PDN Photo of the Day

Everyday Magic in a Fading Russian Village

St. Petersburg-based photographer Ekaterina Vasilyeva reports that in the past twenty years, 25,000 Russian villages have disappeared, and that number again is on the verge of being lost today. One of those villages is Andrushino, a tiny town in the Russian region of Pskov, the area where her grandparents grew up. Vasilyeva spent five years shooting her series “After the Firebird” there, exploring the sharp, dreamy shape of life in the town and its connections the world of fairy tales and folklore. In her images, characters from old stories about talking bears and wish-granting fish are hinted at by a picture of a bearskin rug with a ferocious open mouth or a red tub of gold-flecked fish. In Andrushino, she writes in a statement, “I have been subconsciously looking for overt or covert manifestations of people’s magic. I think that it is as much a part of our being as history and geography.

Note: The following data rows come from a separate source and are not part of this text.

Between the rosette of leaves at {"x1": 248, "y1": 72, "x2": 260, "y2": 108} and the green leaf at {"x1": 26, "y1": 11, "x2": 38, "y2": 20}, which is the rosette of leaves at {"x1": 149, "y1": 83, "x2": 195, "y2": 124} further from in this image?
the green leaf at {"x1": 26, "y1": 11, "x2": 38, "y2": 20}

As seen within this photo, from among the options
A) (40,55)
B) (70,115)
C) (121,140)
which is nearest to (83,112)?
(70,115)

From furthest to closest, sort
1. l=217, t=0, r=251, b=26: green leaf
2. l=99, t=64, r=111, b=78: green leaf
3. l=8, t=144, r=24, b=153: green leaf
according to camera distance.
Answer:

Faced with a fabulous world of folklore you soon realize that..all the beliefs and superstitions, charms and rituals, tales and fables are…an immediate response of the collective soul to the mysterious currents of the natural elements.” The Firebird in Vasilyeva’s title, from Slavic mythology, is accused in some stories of stealing the King’s golden apples. In an image of apples rotting in the grass—and in others that depict decline—Vasilyeva uses real markers from nature to show the fading romance of this invisible world.